Ces dispositifs s'inscrivent dans la politique de déjudiciarisation promue par le législateur français depuis la loi n° 2016-1547 du 18 novembre 2016 de modernisation de la justice du XXIe siècle.
Garanties fondamentales encadrant l'instance
Quelle que soit la juridiction, toute instance est encadrée par des garanties d'ordre constitutionnel et conventionnel :
- Le Droit à un procès équitable, garanti par l'article 6 §1 de la Convention européenne des droits de l'homme (CEDH), impose l'impartialité du juge, l'égalité des armes entre les parties, la publicité des débats, le respect du contradictoire et l'exigence d'un délai raisonnable de jugement. La Cour européenne des droits de l'homme a condamné la France à plusieurs reprises pour la durée excessive d'instances, notamment dans les arrêts Frydlender c. France (2000) et Guinchard c. France (2007).
- La Présomption d'innocence protège la personne poursuivie dans une instance pénale jusqu'à la condamnation définitive ; sa violation par un tiers peut engager sa responsabilité civile (article 9-1 du Code civil).
- Le principe du contradictoire, consacré à l'article 16 du Code de procédure civile, oblige le juge à soumettre à la discussion des parties tout élément de fait ou de droit sur lequel il entend fonder sa décision, y compris les moyens relevés d'office ; toute violation de ce principe entraîne la nullité de la décision rendue.

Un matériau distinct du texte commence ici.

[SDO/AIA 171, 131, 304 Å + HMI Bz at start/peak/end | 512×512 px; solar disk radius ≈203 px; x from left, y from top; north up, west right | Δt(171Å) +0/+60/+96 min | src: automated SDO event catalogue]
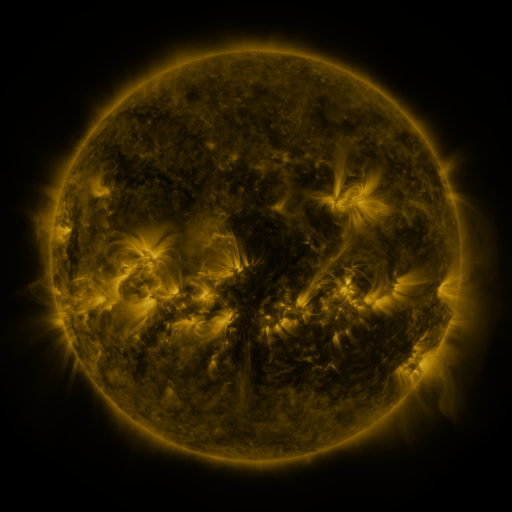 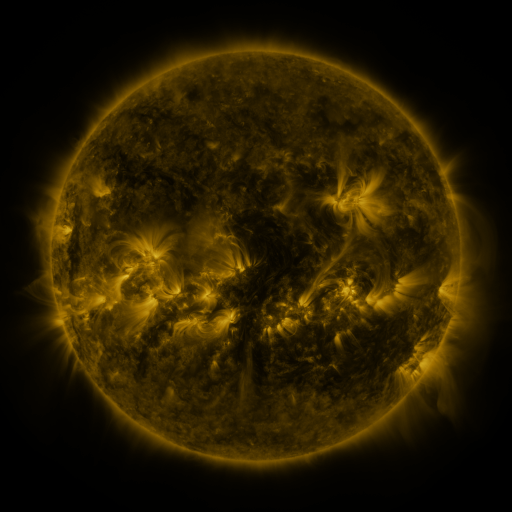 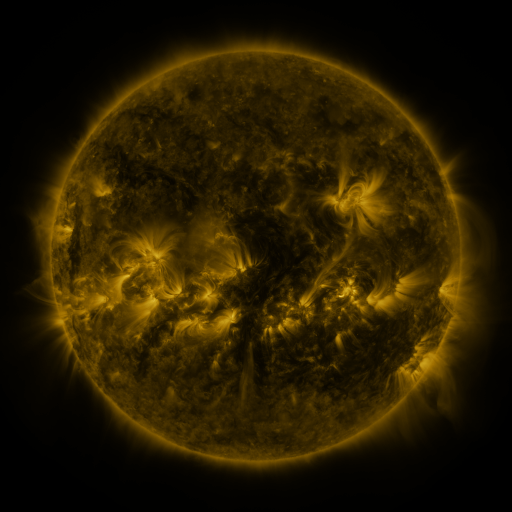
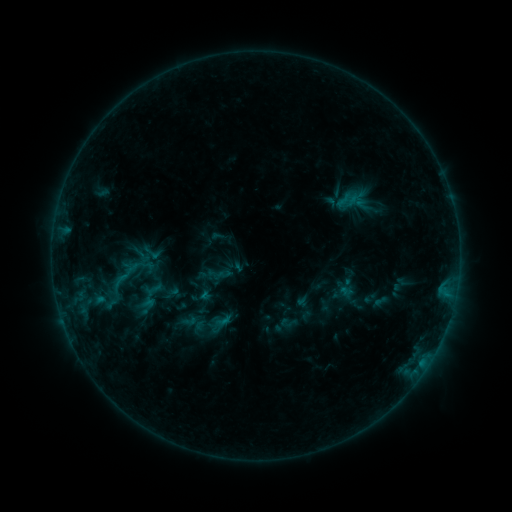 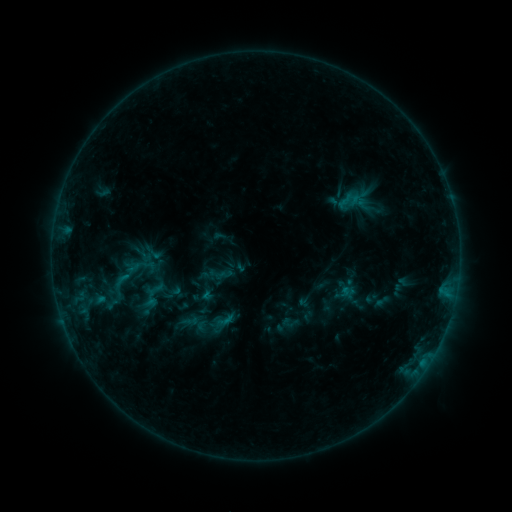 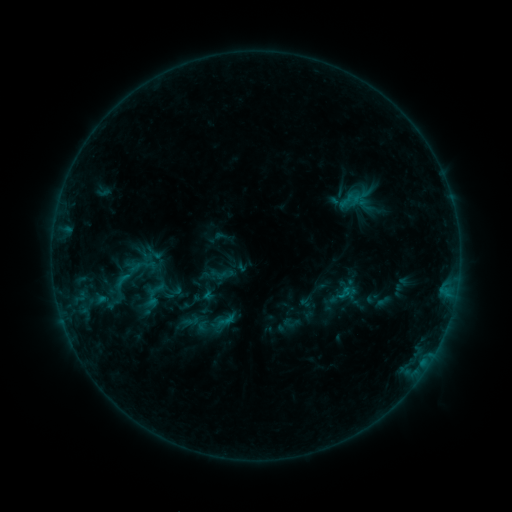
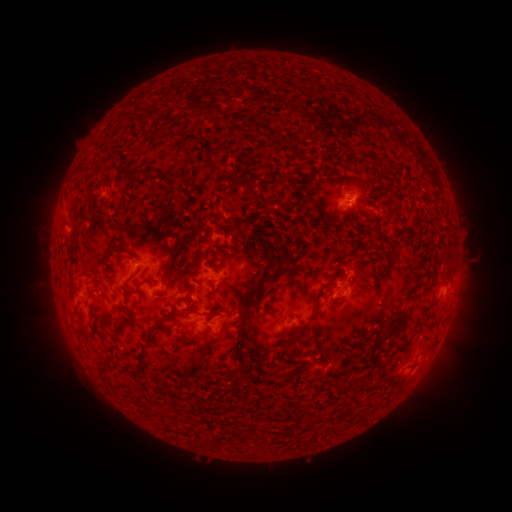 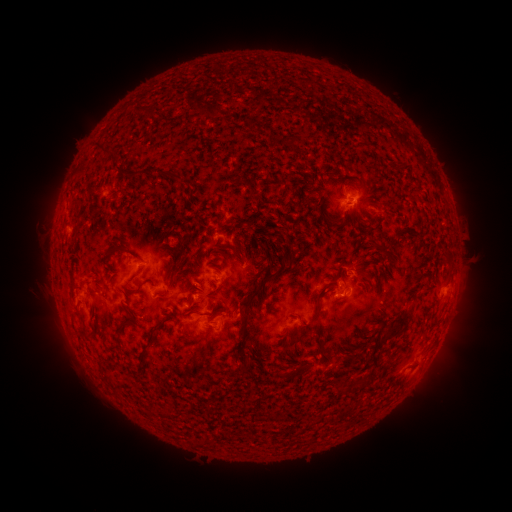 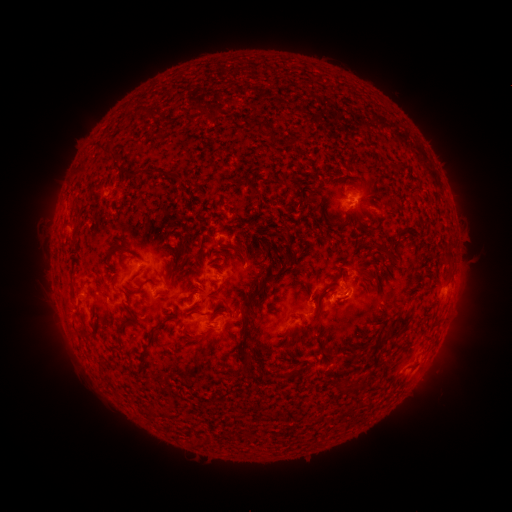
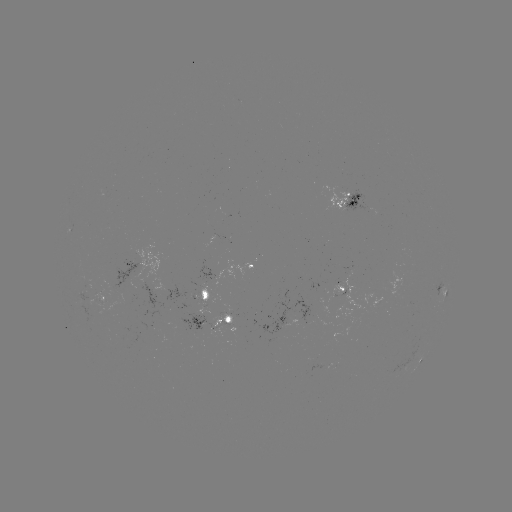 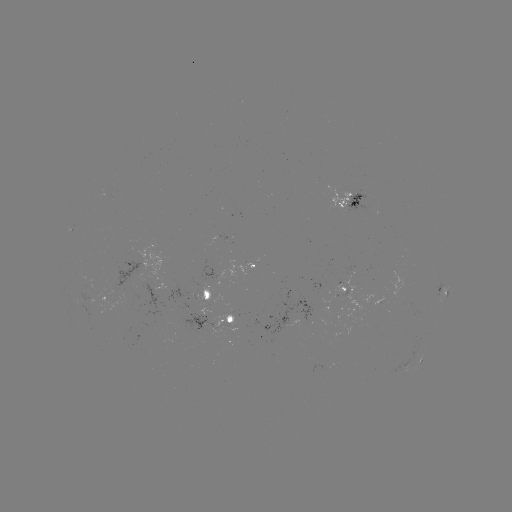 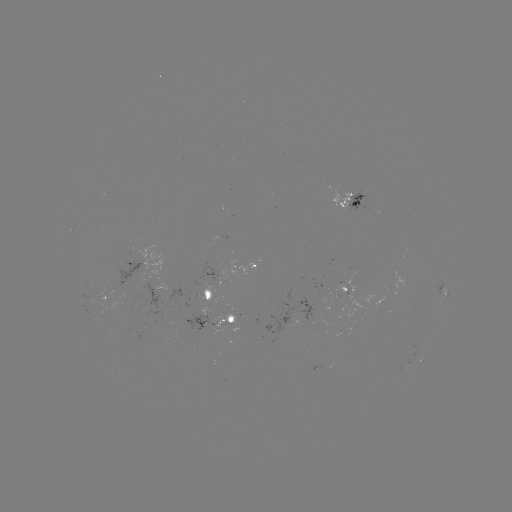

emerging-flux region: [91, 300, 108, 315]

Le contrôle du respect de ces garanties est assuré, en dernier ressort, par la Cour européenne des droits de l'homme pour les violations de la CEDH, par le Conseil constitutionnel dans le cadre de la question prioritaire de constitutionnalité (QPC), par la Cour de cassation pour l'ordre judiciaire et par le Conseil d'État pour l'ordre administratif.